I seriously thought this book was NEVER going to end.

And somewhere around page 500 I really needed it to end...yet I still had some 200 pages to go.

When I hit page 645 (and a very natural ending to the novel) and then turned the page only to be confronted with a 50 page EPILOGUE I thought I was going to die.

Traditionally I have enjoyed the John Irving I've read. He's thick reading but also rich. And I don't typically shy away from long books.

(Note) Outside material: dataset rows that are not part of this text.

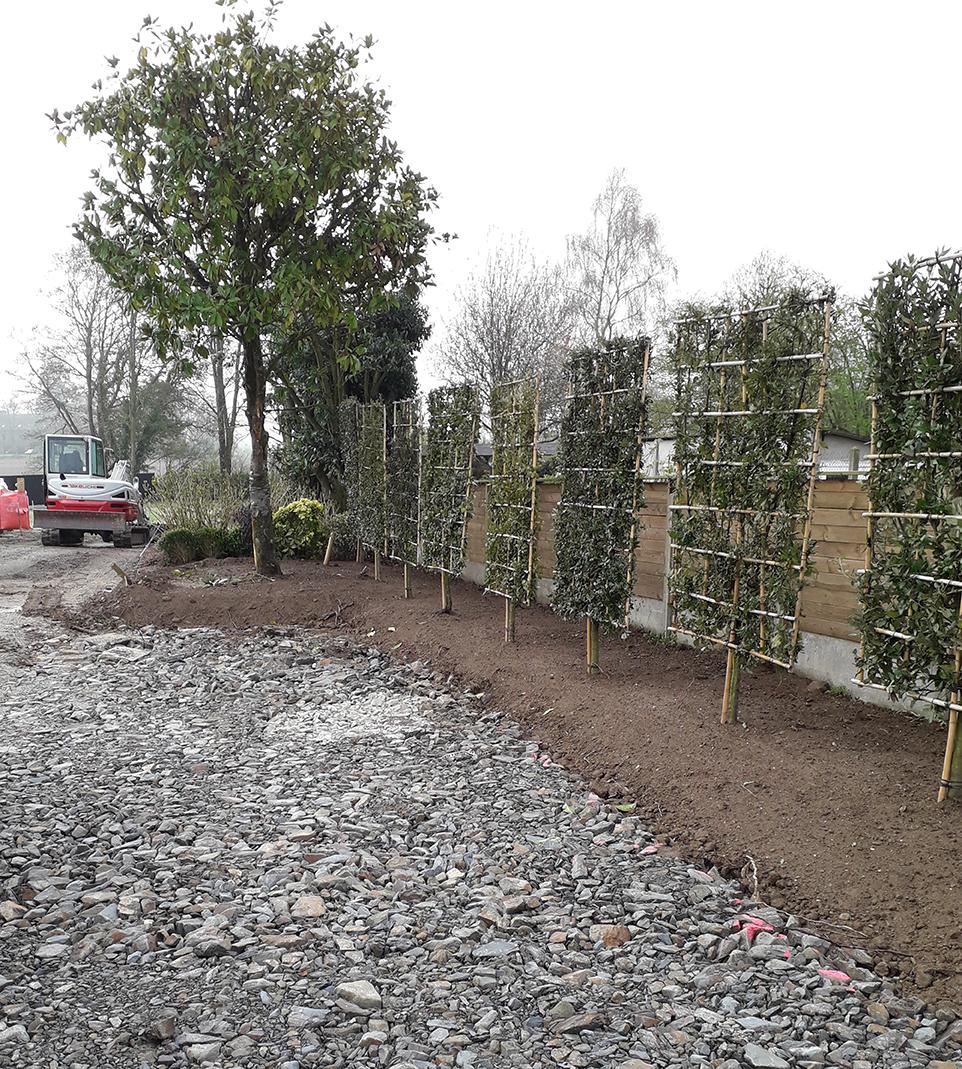 chantier en construction . brise-vue végétal . Jardins des 4 Saisons. Guer, Ploërmel, Redon, Plélan-Le-Grand, Maure de Bretagne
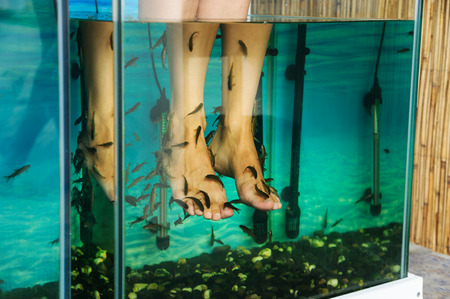 Peeling feet fish. Aquarium with fish that make peeling the legs woman.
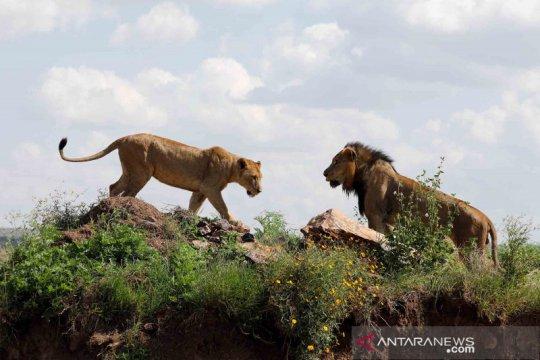 Delapan singa di India positif COVID-19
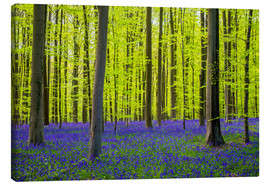 Canvas print  Bluebell flowers in early spring - Jason Langley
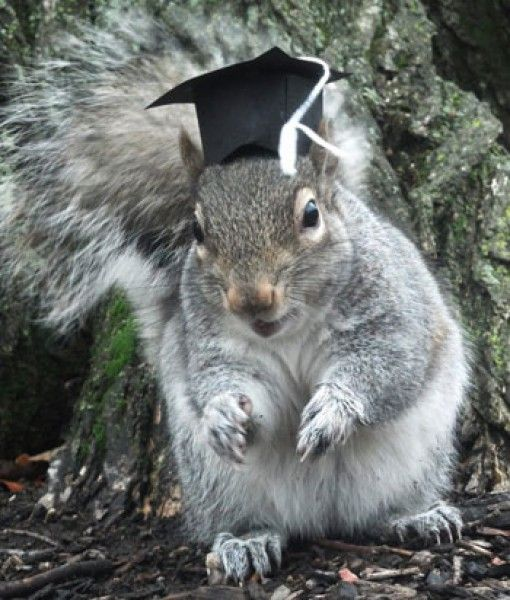 Image result for squirrel wearing graduation cap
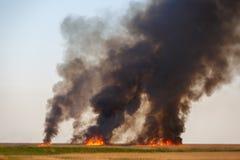 Die Feuer zerstören getrocknet herauf Felder des alten Stocks im ruhigen Sommerwetter Lizenzfreie Stockfotos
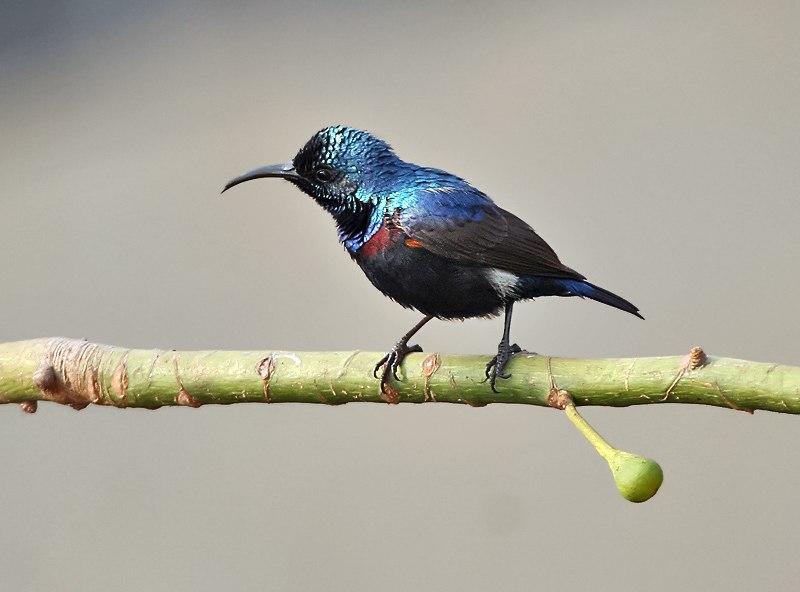 Purple Sunbird (Nectarinia asiatica)- Male (Breeding) on Kapok (Ceiba pentandra) in Kolkata I IMG 1893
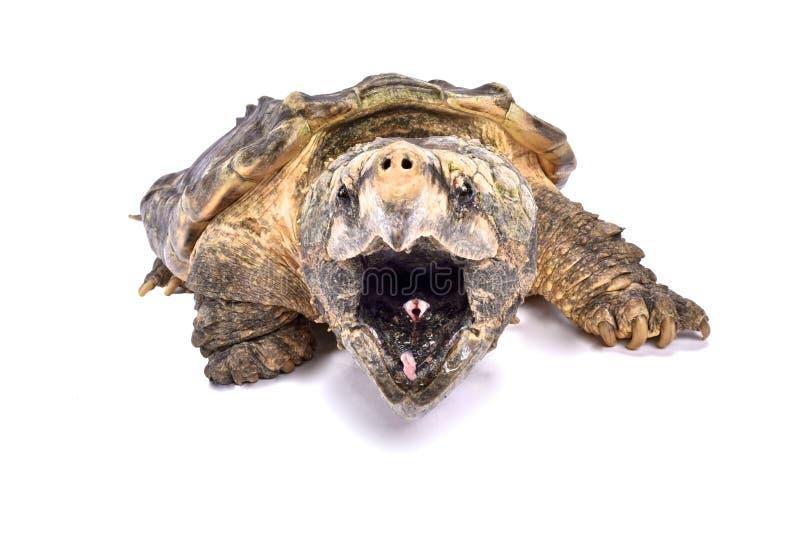 Aligatora chapnąć żółw, Macrochelys temminckii zdjęcia royalty free
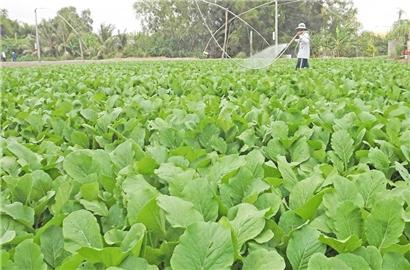 Vì sao doanh nghiệp không dám đầu tư vào nông nghiệp?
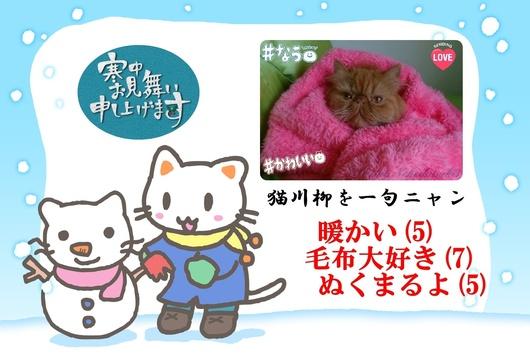 2Ⓒこっちあたたかい毛布大好きぬくまるよ&エポ.jpg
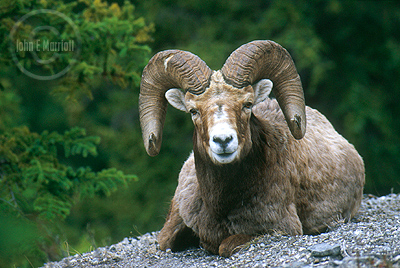 Bighorn Sheep ram along the Bow Valley Parkway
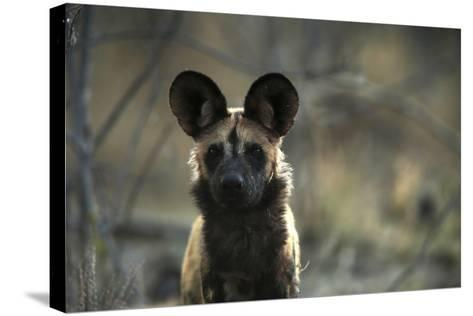 A Portrait of an African Wild Dog, Lycaon Pictus-Beverly Joubert-Stretched Canvas Print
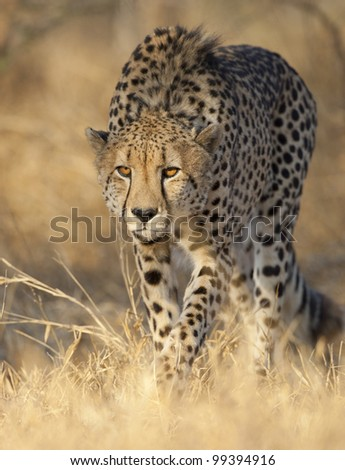 Cheetah (Acinonyx jubatus) alert and stalking, South Africa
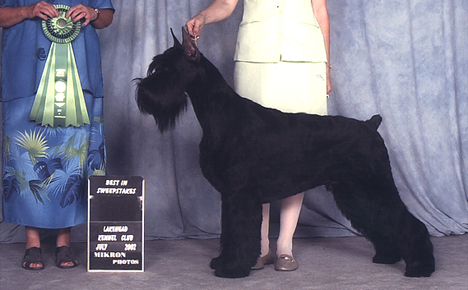 Zydeco wins best in show all breed sweepstakes in Canada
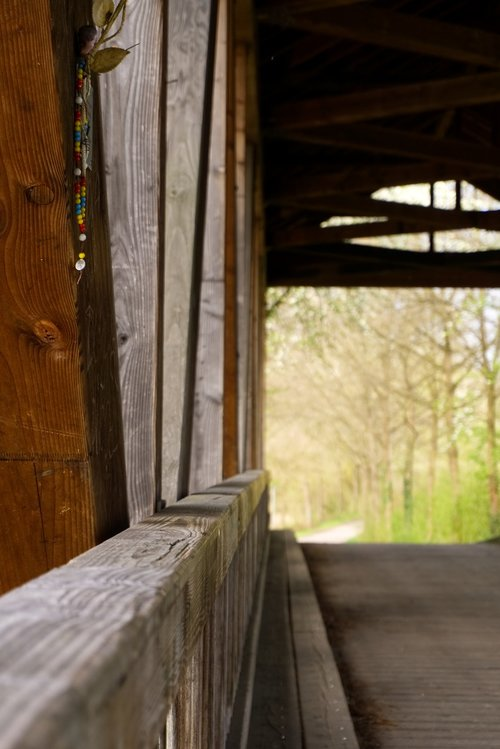 bridge  wooden bridge  the old rhine bridge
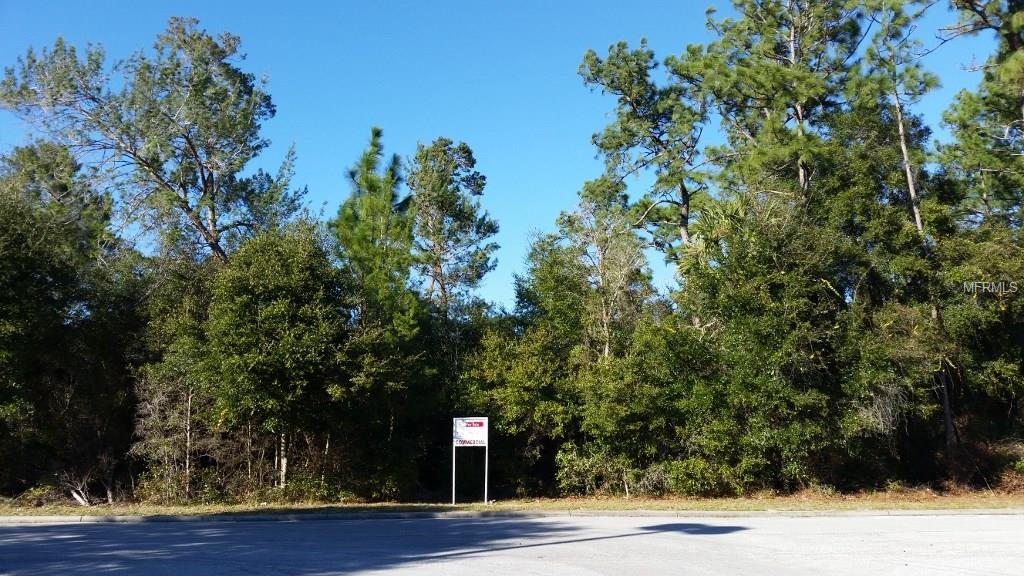 COURTLAND BLVD Property Photo - DELTONA, FL real estate listing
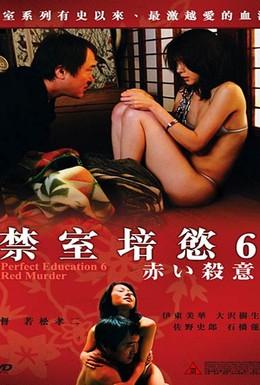 Постер фильма Идеальное образование 6 (2004)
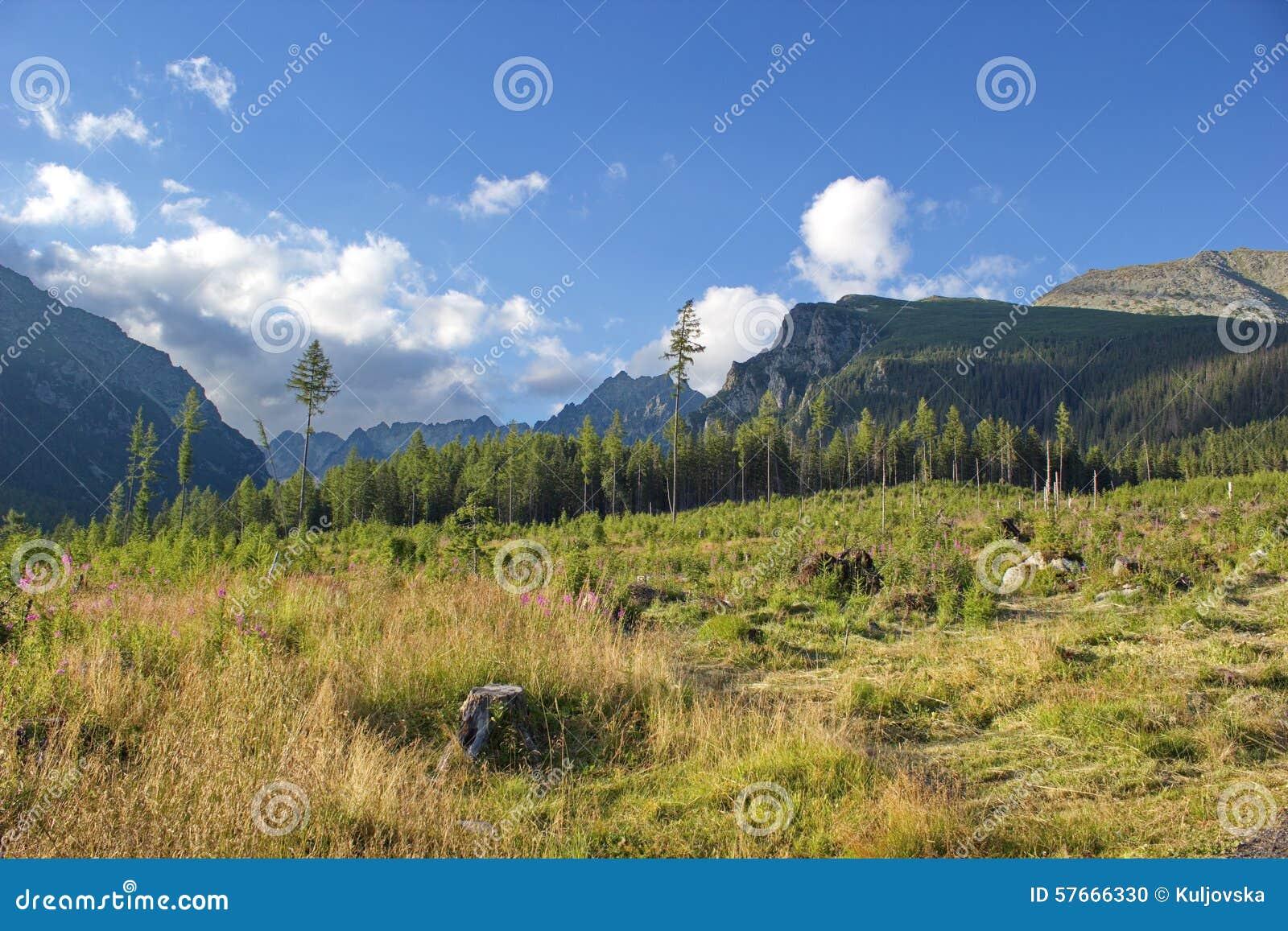 Łąka i Wysokie Tatras góry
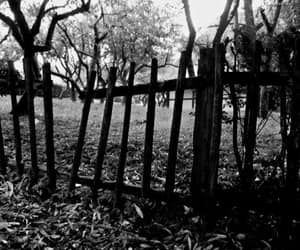 abandoned, fence, and lostplace image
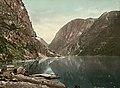 7050. Nærofjord fra Gudvangen (19423327294).jpg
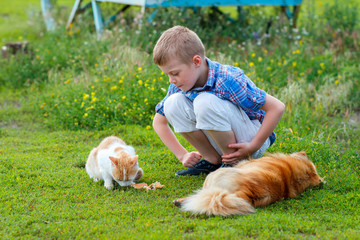 smiling little boy in a plaid shirt feeds homeless cat and redhead stray dog in the yard, dog lies, cat - eats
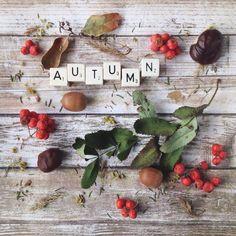 **Country Charm** · Autumn LoveHello ...
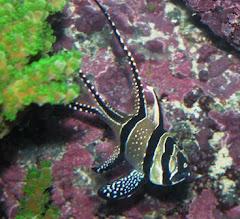 Captive Bred Bangaii Cardinalfish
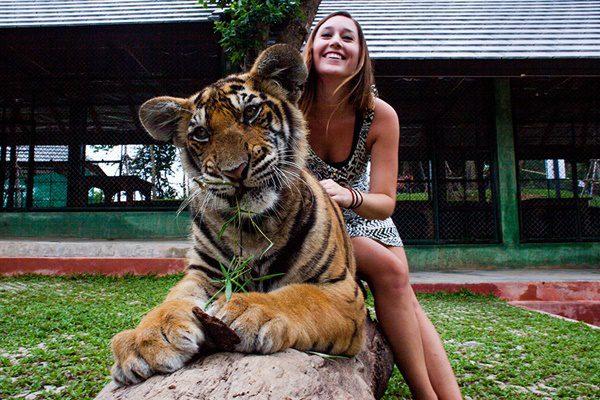 semplice-tiger-kingdom-phuket-9-600x400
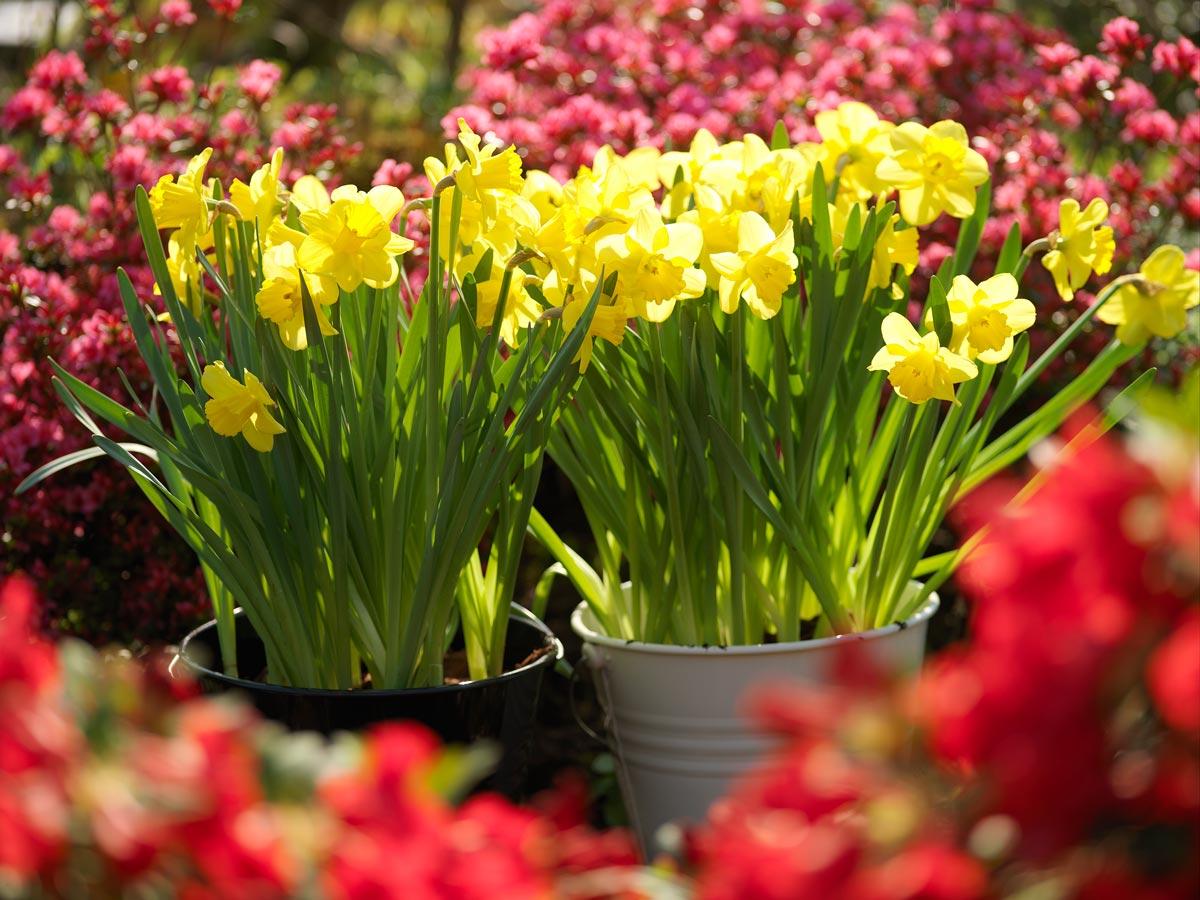 Piantare I Bulbi Di Tulipani bulbi in autunno, fiori a primavera - fai da te in giardino
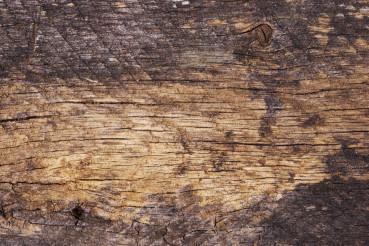 Old Wood Texture Closeup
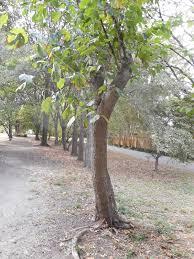 memphis trees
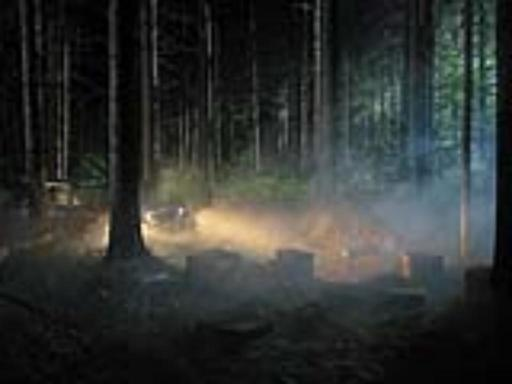 Gregory CREWDSON - Photography -  Production Still (Man in the Woods  #4)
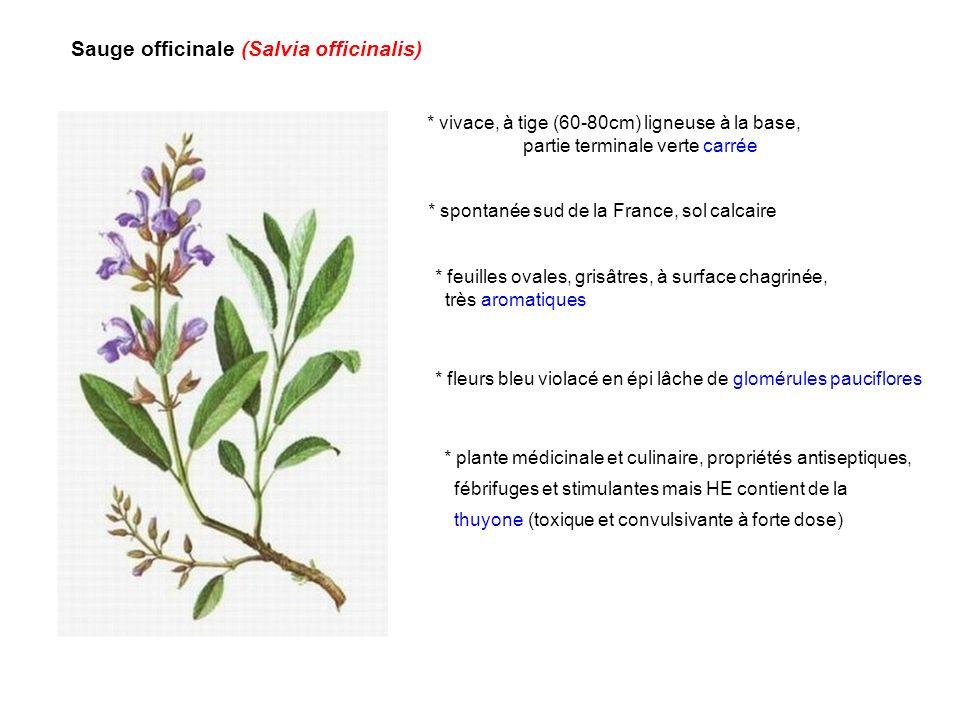 Sauge officinale (Salvia officinalis) * vivace, à tige (60-80cm) ligneuse à la base, partie terminale verte carrée * feuilles ovales, grisâtres, à sur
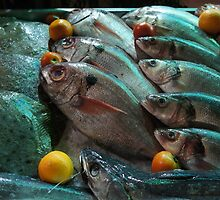 Fish eyes ... by angelfruit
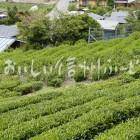 南信濃の茶畑(圃場)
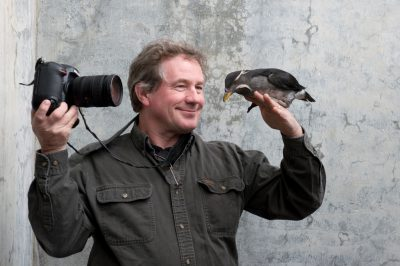 Photo: A photographer holds a rhinoceros auklet (Cerorhinca monocerata) at the Alaska SeaLife Center.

However, in this particular novel there just wasn't enough of...well...anything to warrant the length, the thickness, the tiny type, the time commitment, the ANYTHING. I was too far in before I realized we really weren't going anywhere to stop, so I had to finish, and finishing wasn't fun. It was simply necessary.

So now I'm done.

There were three passages in the book that made me laugh out loud. Of course, I can't find any of them to share because they are BURIED in the rest of the book. The themes Irving seemed to be toying with were ultimately heavy-handed while simulateously not terribly well explored. I felt beaten with the themes, not engaged by them. One of the characters is supposed to hinge on the idea of "not a real woman" but - as a woman reading it - I felt Irving wasn't well versed enough IN women to actually tackle that topic. In fact, I felt like I was being called a collection of quirks and behaviors - that women were all ONE sort of thing and then that was further narrowed by the filter of Irving's own not understanding women-ness. I found myself feeling sour about it a lot throughout the 700 page piece.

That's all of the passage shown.